EXTRAIT À LIRE:
Des conflits qui construisent

La vie familiale n’est pas une oasis de sérénité. Marie-Paule Mordefroid, psychologue, formatrice d’adultes en développement personnel (1), nous rassure : les conflits avec nos enfants sont normaux. À nous de les gérer le mieux possible, dans l’écoute et la fermeté.

Florence Brière-Loth

L’harmonie familiale est-elle une utopie ?

Elle peut être un rêve qui ferait fuir le réel. L’harmonie ne demande pas de se dérober aux conflits. Elle passe par l’acceptation des différends et se construit. La vie familiale engendre sans cesse la confrontation. À cause de l’inter-action entre la famille et la société : «Maman, je voudrais aller voir tel film ! Tout le monde l’a vu, sauf moi», sans compter tous les conflits à propos de l’école. Et parce que la relation asymétrique entre parents et enfants n’est pas une relation d’égalité : le parent a une mission d’éducateur et l’enfant doit construire son identité.

Les différends surgissent non pas d’abord à cause d’une quelconque incompétence parentale, mais de la nature de cette relation, qui porte en elle une part de conflits. Je suis d’ailleurs inquiète : la vie familiale n’est plus assez conflictuelle. Quand les parents ont peur de l’affrontement, ils n’assument pas leurs responsabilités. Nous sommes dans une société qui valorise le lien affectif au point que les adultes craignent de perdre l’amour de leurs enfants et de souffrir.

Des statistiques récentes montrent que l’inquiétude majeure est d’abord la réussite scolaire puis, ce qui est nouveau, la rupture du lien. De ce fait, les parents arrondissent sans cesse les angles. Pour pouvoir aborder les confrontations, il faut se dégager des mauvaises représentations qu’on en a, elles sont souvent liées à la violence, résultat d’une gestion maladroite du conflit.

Pour vous, le conflit est donc non seulement inévitable, mais nécessaire ?

Il est tout à fait nécessaire. Je l’affirme, et pourtant je n’ai jamais aimé les conflits. Là où est la vie, là se trouve le conflit. Ils permettent d’exprimer son désaccord, sa colère, et de rappeler les règles. Ils sont utiles, pour assainir nos relations familiales, apprendre à mieux communiquer, favoriser la croissance de nos enfants et la nôtre.

Je repense à Quentin, 4 ans, qui faisait des scènes épouvantables au coucher. Sa maman a compris qu’elles avaient un lien avec le départ pour plusieurs mois de son père militaire. Le fait de parler de ce départ avec lui a pu désamorcer son inquiétude et son coucher est redevenu paisible. Nous apprenons beaucoup à travers les crises de croissance, à condition de chercher à les vivre du mieux possible. Il n’existe pas de bon ou de mauvais conflit, c’est la manière dont on le gère qui le rend destructeur ou constructif. La capacité de vivre ces différends est le signe de relations saines.

TRAVAIL DEMANDÉ:
1. Extrayez du texte sur les conflits familiaux le passage situé entre « Des statistiques récentes » et « maladroite du conflit. », ces deux bornes incluses.
2. D'après le texte sur les conflits familiaux, pourquoi les parents « arrondissent sans cesse les angles » ? Répondez en une à trois phrases.
3. Poursuivez le texte sur les conflits familiaux à partir de l'endroit où il s'arrête.

LIGNES FOURNIES:
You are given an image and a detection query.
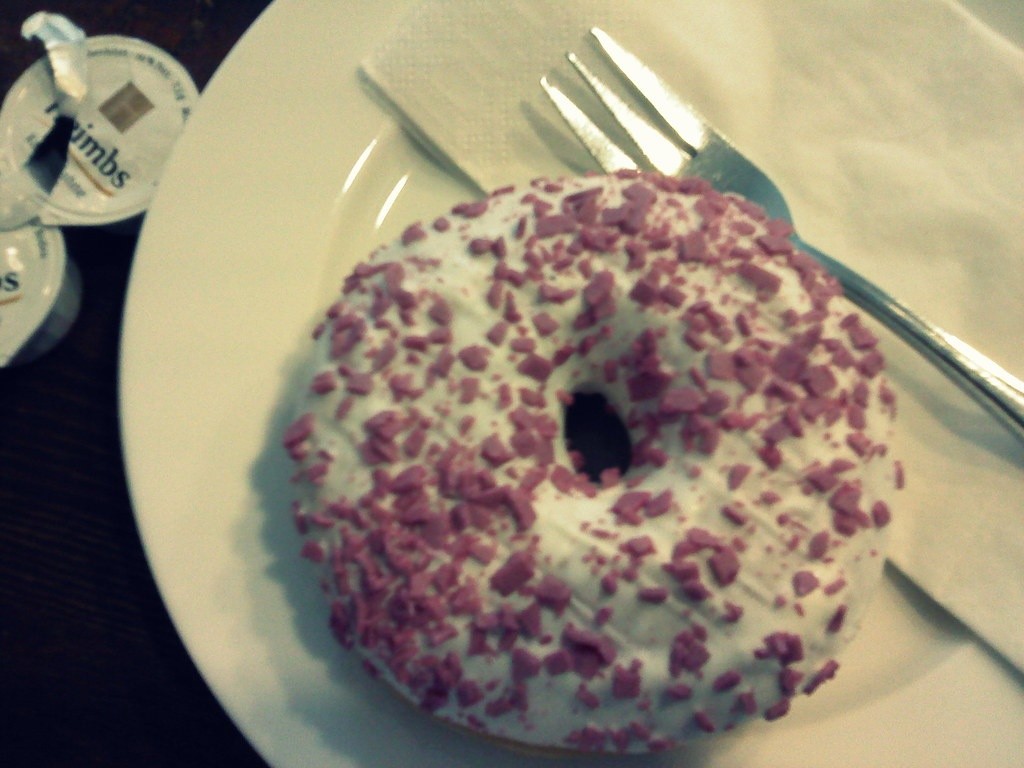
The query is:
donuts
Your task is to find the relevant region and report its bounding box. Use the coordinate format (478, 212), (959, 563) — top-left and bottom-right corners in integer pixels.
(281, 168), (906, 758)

--

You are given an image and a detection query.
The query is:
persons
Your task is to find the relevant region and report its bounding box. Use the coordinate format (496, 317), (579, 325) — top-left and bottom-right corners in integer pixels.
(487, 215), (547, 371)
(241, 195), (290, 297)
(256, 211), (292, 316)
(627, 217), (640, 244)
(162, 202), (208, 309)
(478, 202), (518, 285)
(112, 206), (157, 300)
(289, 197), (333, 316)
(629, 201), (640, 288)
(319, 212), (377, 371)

--

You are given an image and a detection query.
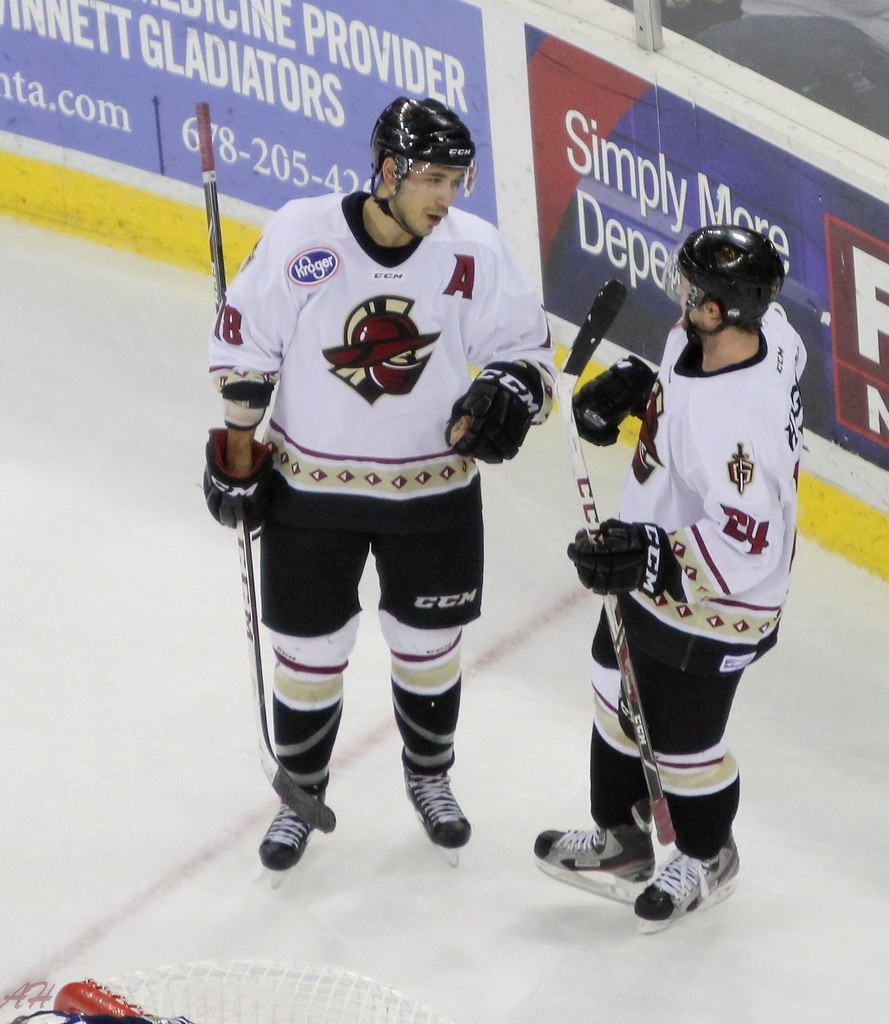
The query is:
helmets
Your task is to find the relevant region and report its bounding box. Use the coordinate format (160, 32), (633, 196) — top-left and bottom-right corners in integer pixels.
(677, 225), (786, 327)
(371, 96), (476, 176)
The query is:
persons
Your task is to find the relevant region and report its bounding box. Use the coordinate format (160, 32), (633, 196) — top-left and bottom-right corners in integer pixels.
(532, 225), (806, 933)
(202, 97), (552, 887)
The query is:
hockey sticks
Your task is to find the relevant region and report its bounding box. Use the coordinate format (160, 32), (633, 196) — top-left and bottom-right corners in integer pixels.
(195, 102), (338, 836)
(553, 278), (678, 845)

RÉPONSES ATTENDUES:
1.
Des statistiques récentes montrent que l’inquiétude majeure est d’abord la réussite scolaire puis, ce qui est nouveau, la rupture du lien. De ce fait, les parents arrondissent sans cesse les angles. Pour pouvoir aborder les confrontations, il faut se dégager des mauvaises représentations qu’on en a, elles sont souvent liées à la violence, résultat d’une gestion maladroite du conflit.

2. Les parents arrondissent sans cesse les angles parce que leur inquiétude majeure porte désormais, après la réussite scolaire, sur la rupture du lien avec leurs enfants. Dans une société qui valorise le lien affectif, les adultes craignent de perdre l'amour de leurs enfants et d'en souffrir.

3.
Notre réponse aux conflits dépend-elle de notre histoire et de notre tempérament ?

Face à ceux-ci, j’ai remarqué plusieurs réactions : la stratégie du retrait, «On verra plus tard, c’est fatigant de devoir dire non» ; l’agressivité ou l’autorité qui veut s’imposer absolument, efficace seulement dans l’immédiat ; la manipulation ou encore la conciliation pour maintenir l’unité familiale en refusant la différence. Nous avons tous une façon spontanée de gérer l’affrontement, révélatrice de notre identité et de notre passé. Il ne s’agit pas de culpabiliser les parents. Les frères et sœurs, d’une même famille, ne réagissent-ils pas de façon différente ? Chacun a sa liberté ; même petits, nous faisons des choix.

Peut-on changer sa façon de réagir pour mieux vivre le conflit ?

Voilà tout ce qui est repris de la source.